AUBURN — While other students in Auburn Junior High School have been bound to their desks Tuesday afternoons this school year, Kristi Newton's health class has been doing yoga.
On one of those days earlier this month, Newton, a health teacher, and media specialist Marcella Didio led the class at the school's library. Some students giggled as they tried various poses while following along with their instructor. Some children had more success than others; a few would wobble when doing moves requiring balance with one foot, forcing them to readjust.
Some students looked to those next to them, and sometimes laughed as they saw each other try the poses. Poses the class did ranged from students leaning forward with their heads down while perched on one leg to getting on their hands and knees, raising one leg and then stretching their opposite arm out to grab that leg.

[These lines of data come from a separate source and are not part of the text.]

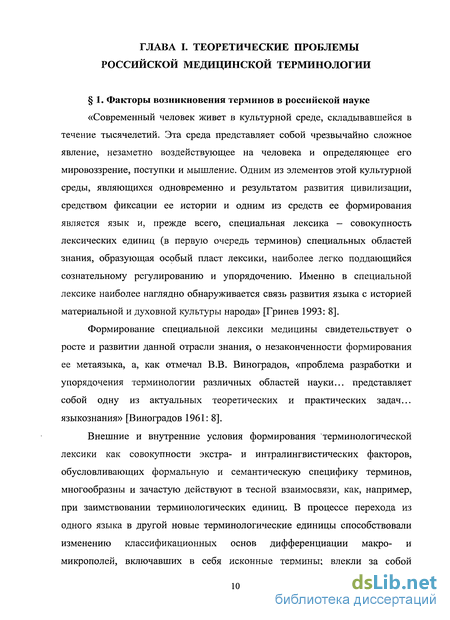 ГЛАВА I. ТЕОРЕТИЧЕСКИЕ ПРОБЛЕМЫ РОССИЙСКОЙ МЕДИЦИНСКОЙ ТЕРМИНОЛОГИИ

§ 1. Факторы возникновения терминов в российской науке

«Современный человек живет в культурной среде, складывавшейся в течение тысячелетий. Эта среда представляет собой чрезвычайно сложное явление, незаметно воздействующее на человека и определяющее его мировоззрение, поступки и мышление. Одним из элементов этой культурной среды, являющихся одновременно и результатом развития цивилизации, средством фиксации ее истории и одним из средств ее формирования является язык и, прежде всего, специальная лексика – совокупность лексических единиц (в первую очередь терминов) специальных областей знания, образующая особый пласт лексики, наиболее легко поддающийся сознательному регулированию и упорядочению. Именно в специальной лексике наиболее наглядно обнаруживается связь развития языка с историей материальной и духовной культуры народа» [Гринев 1993: 8].

Формирование специальной лексики медицины свидетельствует о росте и развитии данной отрасли знания, о незаконченности формирования ее метаязыка, а, как отмечал В.В. Виноградов, «проблема разработки и упорядочения терминологии различных областей науки... представляет собой одну из актуальных теоретических и практических задач... языкознания» [Виноградов 1961: 8].

Внешние и внутренние условия формирования терминологической лексики как совокупности экстра- и интралингвистических факторов, обусловливающих формальную и семантическую специфику терминов, многообразны и зачастую действуют в тесной взаимосвязи, как, например, при заимствовании терминологических единиц. В процессе перехода из одного языка в другой новые терминологические единицы способствовали изменению классификационных основ дифференциации макро- и микрополей, включавших в себя исконные термины; влекли за собой

10

dsLib.net
библиотека диссертаций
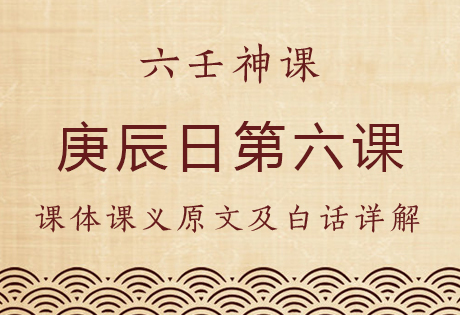 六壬神课

庚辰日第六课

课体课义原文及白话详解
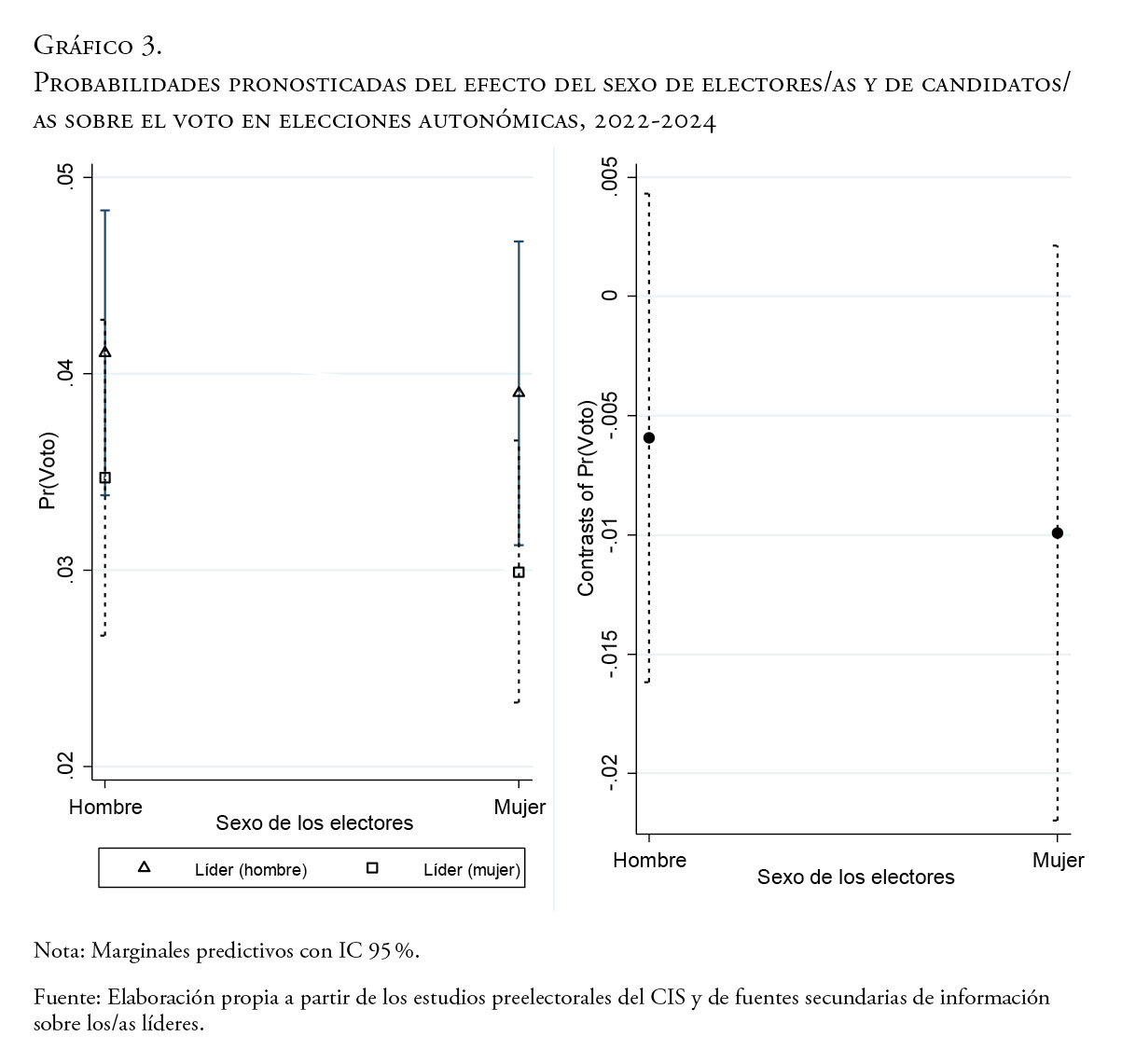 Gráfico 3.
Probabilidades pronosticadas del efecto del sexo de electores/as y de candidatos/as sobre el voto en elecciones autonómicas, 2022-2024

.05
.04
.03
.02
Pr(Voto)
Hombre
Mujer
Sexo de los electores
Líder (hombre)
Líder (mujer)

.005
0
-.005
-.01
-.015
-.02
Contrasts of Pr(Voto)
Hombre
Mujer
Sexo de los electores

Nota: Marginales predictivos con IC 95 %.

Fuente: Elaboración propia a partir de los estudios preelectorales del CIS y de fuentes secundarias de información sobre los/as líderes.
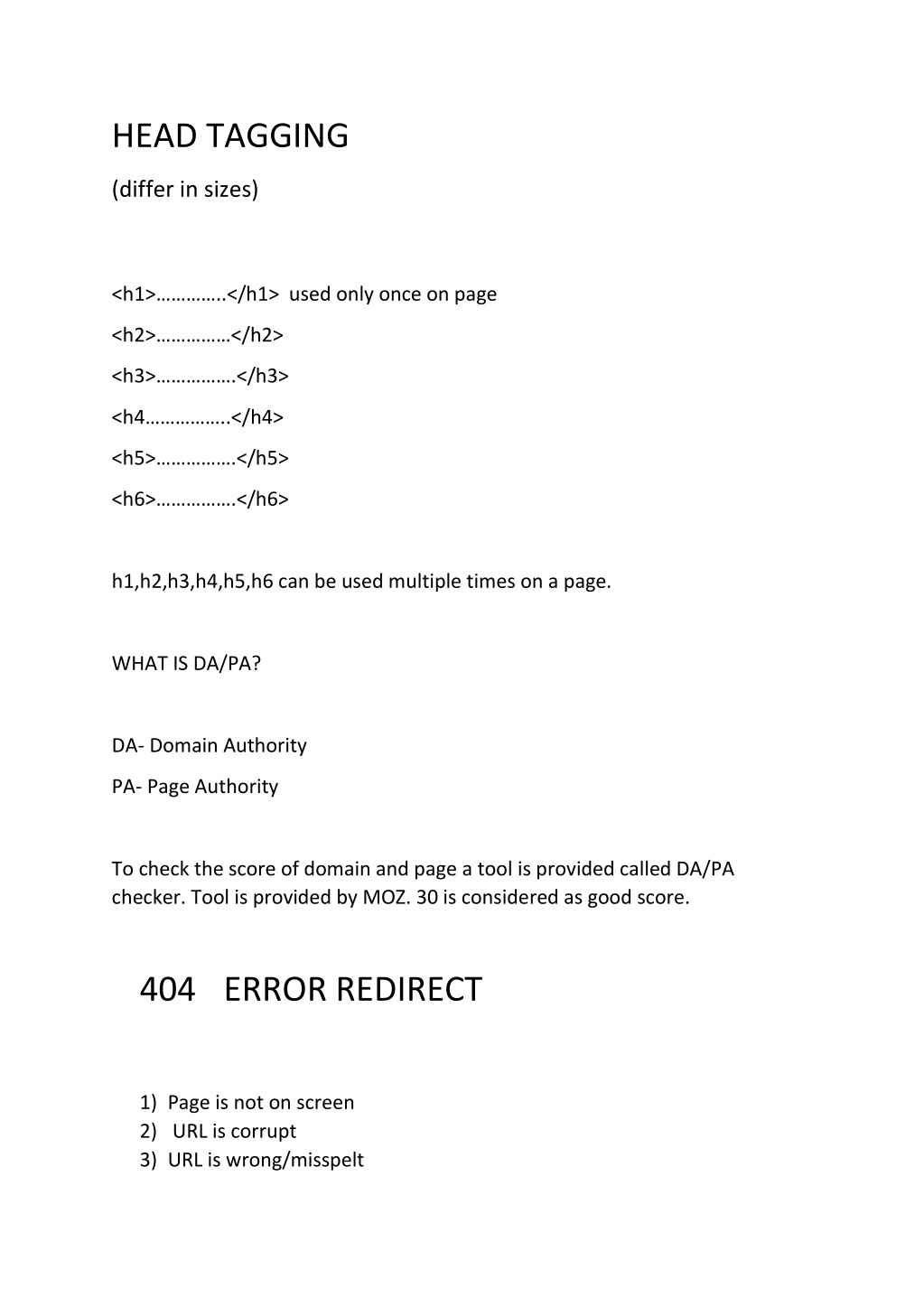 HEAD TAGGING

(differ in sizes)

<h1>…………..</h1> used only once on page

<h2>……………</h2>

<h3>…………….</h3>

<h4……………..</h4>

<h5>…………….</h5>

<h6>…………….</h6>

h1,h2,h3,h4,h5,h6 can be used multiple times on a page.

WHAT IS DA/PA?

DA- Domain Authority

PA- Page Authority

To check the score of domain and page a tool is provided called DA/PA checker. Tool is provided by MOZ. 30 is considered as good score.

404 ERROR REDIRECT

1) Page is not on screen
2) URL is corrupt
3) URL is wrong/misspelt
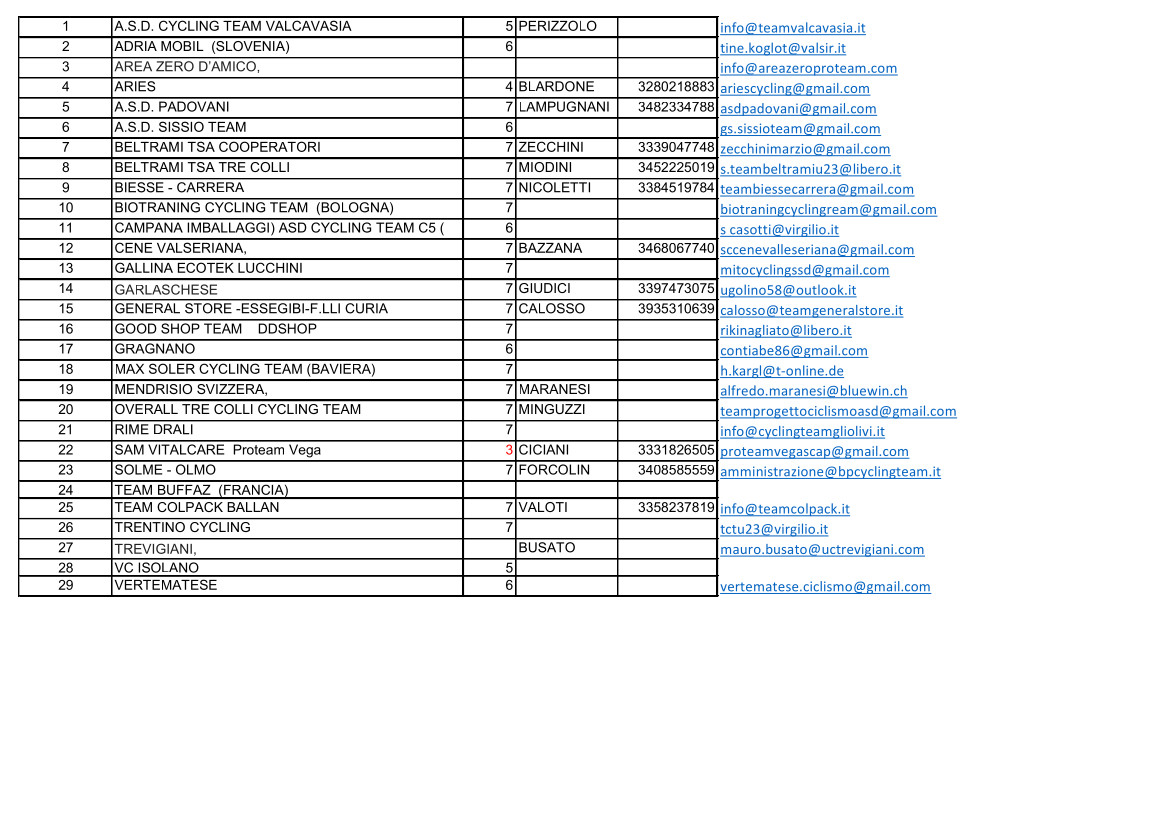 | 1 | A.S.D. CYCLING TEAM VALCAVASIA | 5 | PERIZZOLO | | info@teamvalcavasia.it |
|---|---|---|---|---|---|
| 2 | ADRIA MOBIL (SLOVENIA) | 6 | | | tine.koglot@valsir.it |
| 3 | AREA ZERO D'AMICO, | | | | info@areazeroproteam.com |
| 4 | ARIES | 4 | BLARDONE | 3280218883 | ariescycling@gmail.com |
| 5 | A.S.D. PADOVANI | 7 | LAMPUGNANI | 3482334788 | asdpadovani@gmail.com |
| 6 | A.S.D. SISSIO TEAM | 6 | | | gs.sissioteam@gmail.com |
| 7 | BELTRAMI TSA COOPERATORI | 7 | ZECCHINI | 3339047748 | zecchinimarzio@gmail.com |
| 8 | BELTRAMI TSA TRE COLLI | 7 | MIODINI | 3452225019 | s.teambeltramiu23@libero.it |
| 9 | BIESSE - CARRERA | 7 | NICOLETTI | 3384519784 | teambiessecarrera@gmail.com |
| 10 | BIOTRANING CYCLING TEAM (BOLOGNA) | 7 | | | biotraningcyclingream@gmail.com |
| 11 | CAMPANA IMBALLAGGI) ASD CYCLING TEAM C5 ( | 6 | | | s casotti@virgilio.it |
| 12 | CENE VALSERIANA, | 7 | BAZZANA | 3468067740 | sccenevalleseriana@gmail.com |
| 13 | GALLINA ECOTEK LUCCHINI | 7 | | | mitocyclingssd@gmail.com |
| 14 | GARLASCHESE | 7 | GIUDICI | 3397473075 | ugolino58@outlook.it |
| 15 | GENERAL STORE -ESSEGIBI-F.LLI CURIA | 7 | CALOSSO | 3935310639 | calosso@teamgeneralstore.it |
| 16 | GOOD SHOP TEAM DDSHOP | 7 | | | rikinagliato@libero.it |
| 17 | GRAGNANO | 6 | | | contiabe86@gmail.com |
| 18 | MAX SOLER CYCLING TEAM (BAVIERA) | 7 | | | h.kargl@t-online.de |
| 19 | MENDRISIO SVIZZERA, | 7 | MARANESI | | alfredo.maranesi@bluewin.ch |
| 20 | OVERALL TRE COLLI CYCLING TEAM | 7 | MINGUZZI | | teamprogettociclismoasd@gmail.com |
| 21 | RIME DRALI | 7 | | | info@cyclingteamgliolivi.it |
| 22 | SAM VITALCARE Proteam Vega | 3 | CICIANI | 3331826505 | proteamvegascap@gmail.com |
| 23 | SOLME - OLMO | 7 | FORCOLIN | 3408585559 | amministrazione@bpcyclingteam.it |
| 24 | TEAM BUFFAZ (FRANCIA) | | | | |
| 25 | TEAM COLPACK BALLAN | 7 | VALOTI | 3358237819 | info@teamcolpack.it |
| 26 | TRENTINO CYCLING | 7 | | | tctu23@virgilio.it |
| 27 | TREVIGIANI, | | BUSATO | | mauro.busato@uctrevigiani.com |
| 28 | VC ISOLANO | 5 | | | |
| 29 | VERTEMATESE | 6 | | | vertematese.ciclismo@gmail.com |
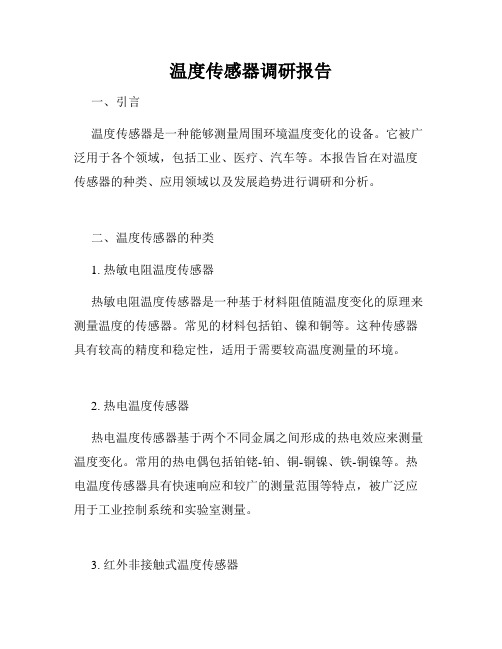 温度传感器调研报告

一、引言

温度传感器是一种能够测量周围环境温度变化的设备。它被广泛用于各个领域，包括工业、医疗、汽车等。本报告旨在对温度传感器的种类、应用领域以及发展趋势进行调研和分析。

二、温度传感器的种类

1. 热敏电阻温度传感器

热敏电阻温度传感器是一种基于材料阻值随温度变化的原理来测量温度的传感器。常见的材料包括铂、镍和铜等。这种传感器具有较高的精度和稳定性，适用于需要较高温度测量的环境。

2. 热电温度传感器

热电温度传感器基于两个不同金属之间形成的热电效应来测量温度变化。常用的热电偶包括铂铑-铂、铜-铜镍、铁-铜镍等。热电温度传感器具有快速响应和较广的测量范围等特点，被广泛应用于工业控制系统和实验室测量。

3. 红外非接触式温度传感器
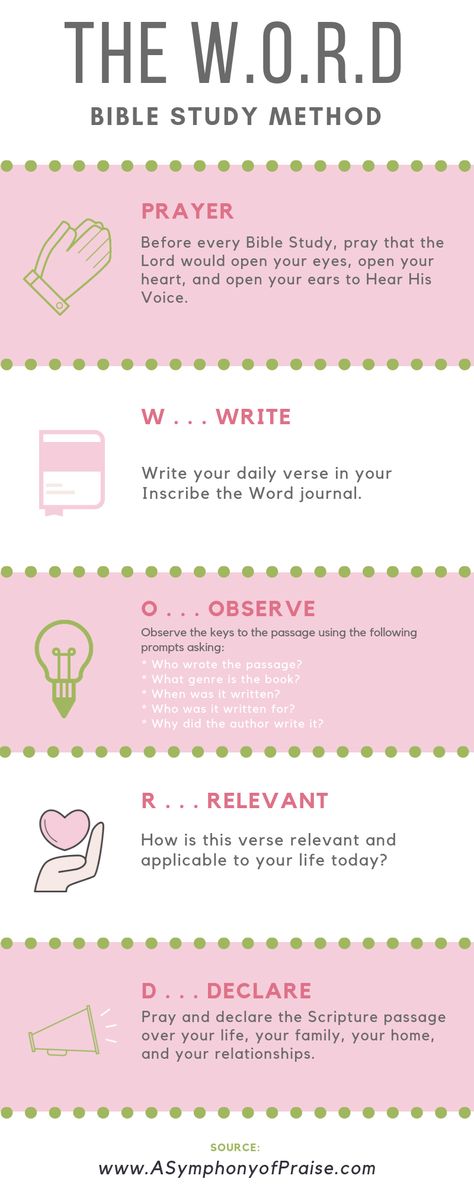 THE W.O.R.D

BIBLE STUDY METHOD

PRAYER

Before every Bible Study, pray that the Lord would open your eyes, open your heart, and open your ears to Hear His Voice.

W . . . WRITE

Write your daily verse in your Inscribe the Word journal.

O . . . OBSERVE

Observe the keys to the passage using the following prompts asking:
* Who wrote the passage?
* What genre is the book?
* When was it written?
* Who was it written for?
* Why did the author write it?

R . . . RELEVANT

How is this verse relevant and applicable to your life today?

D . . . DECLARE

Pray and declare the Scripture passage over your life, your family, your home, and your relationships.

SOURCE:
www.ASymphonyofPraise.com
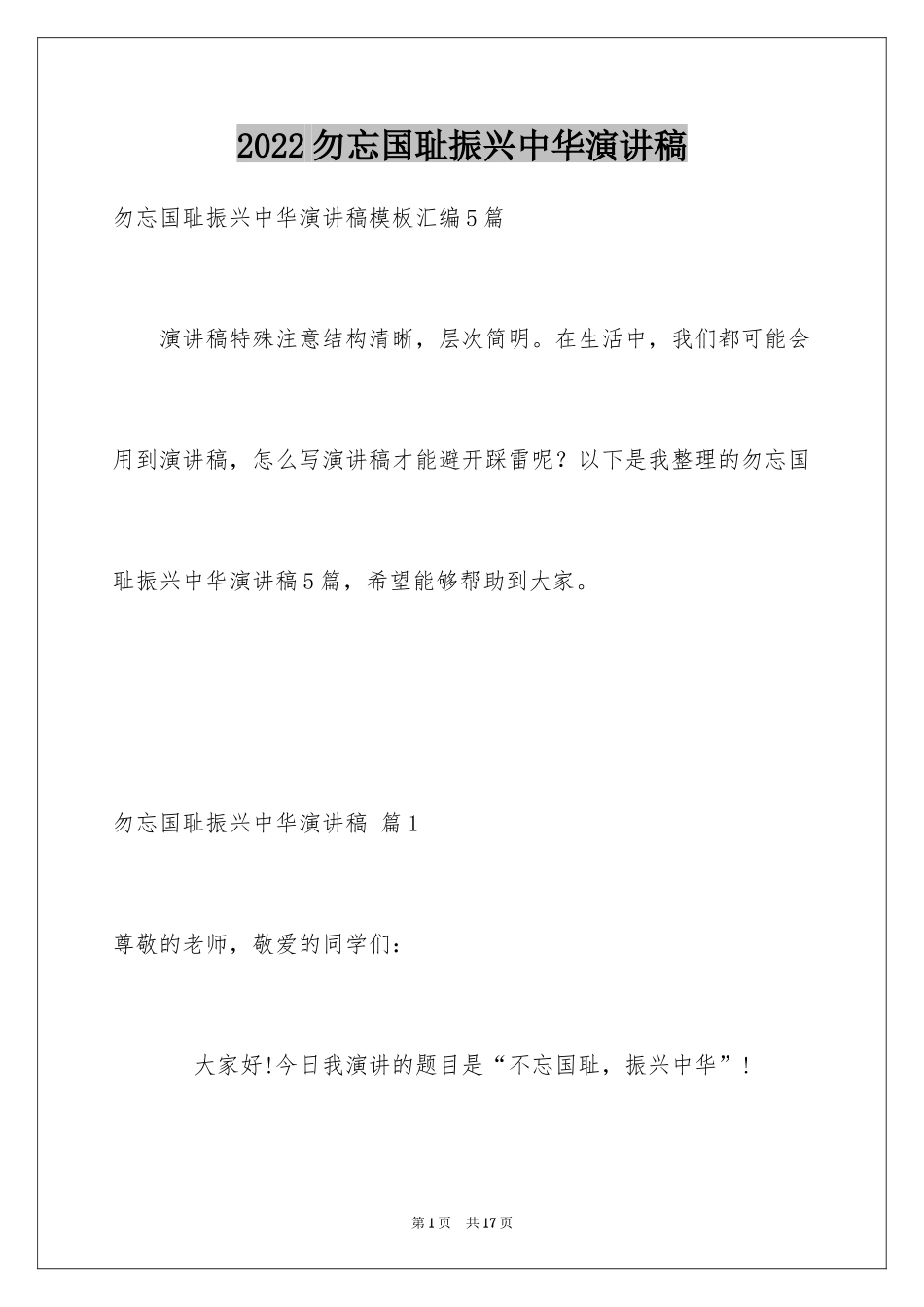 2022勿忘国耻振兴中华演讲稿

勿忘国耻振兴中华演讲稿模板汇编5篇

演讲稿特殊注意结构清晰，层次简明。在生活中，我们都可能会用到演讲稿，怎么写演讲稿才能避开踩雷呢？以下是我整理的勿忘国耻振兴中华演讲稿5篇，希望能够帮助到大家。

勿忘国耻振兴中华演讲稿 篇1

尊敬的老师，敬爱的同学们：

大家好!今日我演讲的题目是“不忘国耻，振兴中华”！

第1页 共17页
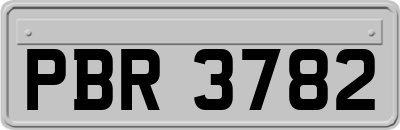 PBR 3782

The yoga provides physical exercise but the purpose of the class goes beyond that. Newton began using yoga as a way to cope with the unexpected death of her brother-in-law, Peter Thomson, around four years ago. She eventually thought that since yoga helped her get through her loss, it might be able to help her students deal with issues in their lives.
She started with students doing chair yoga in the classroom, but Newton and Didio expanded it. Newton said she believes yoga helps students learn how to reduce stress and do simple anxiety-vanquishing exercises.
Newton received a $600 grant from the Auburn Educational Foundation to do yoga, and started a class in the library in January 2016. The money went toward things such as class sets of yoga mats, tapestries to hang nearby and flameless candles.
They took things to another level when the duo took a digital learning class from the University of Rochester. This fall, they applied the internet to helping students learn about yoga, having them do activities such as a trivia game and made yoga-related articles and videos available to them. They have also used technology to have people based in states like Texas and Georgia instruct the classes.
Newton said her students have risen to the challenge. Students who had previously had to leave her class due to behavior issues and have since focused and responded to the yoga even better than other students, she said. She wanted to give students a way combat stress in their lives, just as it helped her.
"That's our hope, that at least we gave them stepping stones. What they do with it from here on out after they leave Auburn Junior High is up to them," Newton said.
Didio, who has been doing yoga since 2006, believes the children get "a little stability, a little time out from the daily grind," from their time on the mats.
Student Leah Howard praised all of the instructors they have learned from.
"They make us feel like rock stars," Howard said.